Friday evening after the traditional welcome embraces and hugs, we allowed ourselves to become wise Fools; simply trusting the moment and savouring life in its fullness. The forty years between us quickly dissolved away, we caught up on each other’s lives and from then became as connected as we could be.
Seeing all these great women and men being fully themselves and reaching out to one another filled my heart with so much joy that I cried. We spoke and acted spontaneously as the youths of forty five years ago! We laughed loudly and wildly, we sang and teased each other for old time’s sake.
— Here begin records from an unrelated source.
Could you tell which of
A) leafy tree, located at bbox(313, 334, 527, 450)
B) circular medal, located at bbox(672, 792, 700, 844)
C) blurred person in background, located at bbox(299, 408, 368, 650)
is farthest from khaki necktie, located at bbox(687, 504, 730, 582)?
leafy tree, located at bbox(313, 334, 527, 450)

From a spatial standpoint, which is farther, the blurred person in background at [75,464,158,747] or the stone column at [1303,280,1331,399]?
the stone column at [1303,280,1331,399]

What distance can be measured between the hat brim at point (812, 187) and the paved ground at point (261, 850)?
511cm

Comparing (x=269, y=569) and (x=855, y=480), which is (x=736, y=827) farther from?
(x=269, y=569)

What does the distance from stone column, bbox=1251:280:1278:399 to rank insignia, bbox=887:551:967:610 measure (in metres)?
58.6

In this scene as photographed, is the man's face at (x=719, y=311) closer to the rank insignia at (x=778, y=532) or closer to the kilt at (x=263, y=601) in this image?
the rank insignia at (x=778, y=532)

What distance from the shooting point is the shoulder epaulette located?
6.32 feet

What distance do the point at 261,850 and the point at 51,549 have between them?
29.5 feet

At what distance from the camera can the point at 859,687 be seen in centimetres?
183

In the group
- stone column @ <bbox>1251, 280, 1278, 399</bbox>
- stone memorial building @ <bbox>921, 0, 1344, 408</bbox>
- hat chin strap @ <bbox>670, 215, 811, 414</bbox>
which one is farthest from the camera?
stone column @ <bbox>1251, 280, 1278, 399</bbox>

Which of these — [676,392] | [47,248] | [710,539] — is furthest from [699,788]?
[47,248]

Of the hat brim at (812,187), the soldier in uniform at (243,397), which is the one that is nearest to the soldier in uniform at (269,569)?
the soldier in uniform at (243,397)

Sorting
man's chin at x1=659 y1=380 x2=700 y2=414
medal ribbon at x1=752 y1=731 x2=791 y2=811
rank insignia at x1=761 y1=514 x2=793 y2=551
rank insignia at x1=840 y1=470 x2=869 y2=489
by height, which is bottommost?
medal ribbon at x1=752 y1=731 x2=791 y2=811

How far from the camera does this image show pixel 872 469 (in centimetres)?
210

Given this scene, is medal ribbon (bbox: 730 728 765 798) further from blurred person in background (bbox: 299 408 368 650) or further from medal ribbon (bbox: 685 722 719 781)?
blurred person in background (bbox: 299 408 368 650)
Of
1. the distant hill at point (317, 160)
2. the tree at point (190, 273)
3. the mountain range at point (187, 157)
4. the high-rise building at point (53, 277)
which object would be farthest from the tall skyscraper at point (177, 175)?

We spent Saturday morning with the Head of the Makerere University College of Health Sciences and some members of his team. They took us around the Albert Cook Medical Library. Each one of us had spent a lot of her/his time in that place. Little wonder then we decided to give back to the community that created us by giving a token to the library.
The lunch with our teachers at a restaurant in the city centre left us with a lot of joy and contentment and the feeling was mutual. Like us, they have added years to their lives but they are still going strong, caring, serving and teaching and they have remained terribly professional. They supported and guided us through those turbulent times and always emphasized to us that they were training us to work anywhere in the world. We could not have got better Role Models.
All this was taking place against a backdrop of the Doctors’ Industrial strike over poor working conditions, poor remuneration and poor recognition for the work they do. Doctors keep the population healthy so that they can be productive and are able to participate fully in the development of our country. It is a simple reminder that a country’s greatest asset is its people.
It felt so good to be among the old and familiar people whose hearts and spirits have never grown any wrinkles. The three days proved to be not enough for what we wanted and loved to be doing. We immersed ourselves into the moment and enjoyed it for its own sake and it gave us hope the future.
Having camped by the lake side in Munyonyo, we took off time to celebrate the 11 O’clock Mass at the Munyonyo Martyrs Shrine, the martyrdom place of Saint Andrew Kaggwa and Denis Ssebugwawo. It was built two years ago and was blessed by Pope Francis 27th November 2015.
After all members of this Class know that health is defined as a “state of complete physical, mental and social well-being and not merely the absence of disease.’’
Spending these three days together is not the end but it is the beginning of many more gatherings to remember, to celebrate, to thank, to give back and to give ourselves up to joy. We consider ourselves outrageously privileged to be together where it all began 45 years ago.
Thank you for visiting my Blog and reading this post. May it inspire you and stimulate you to connect with a wider circle of friends.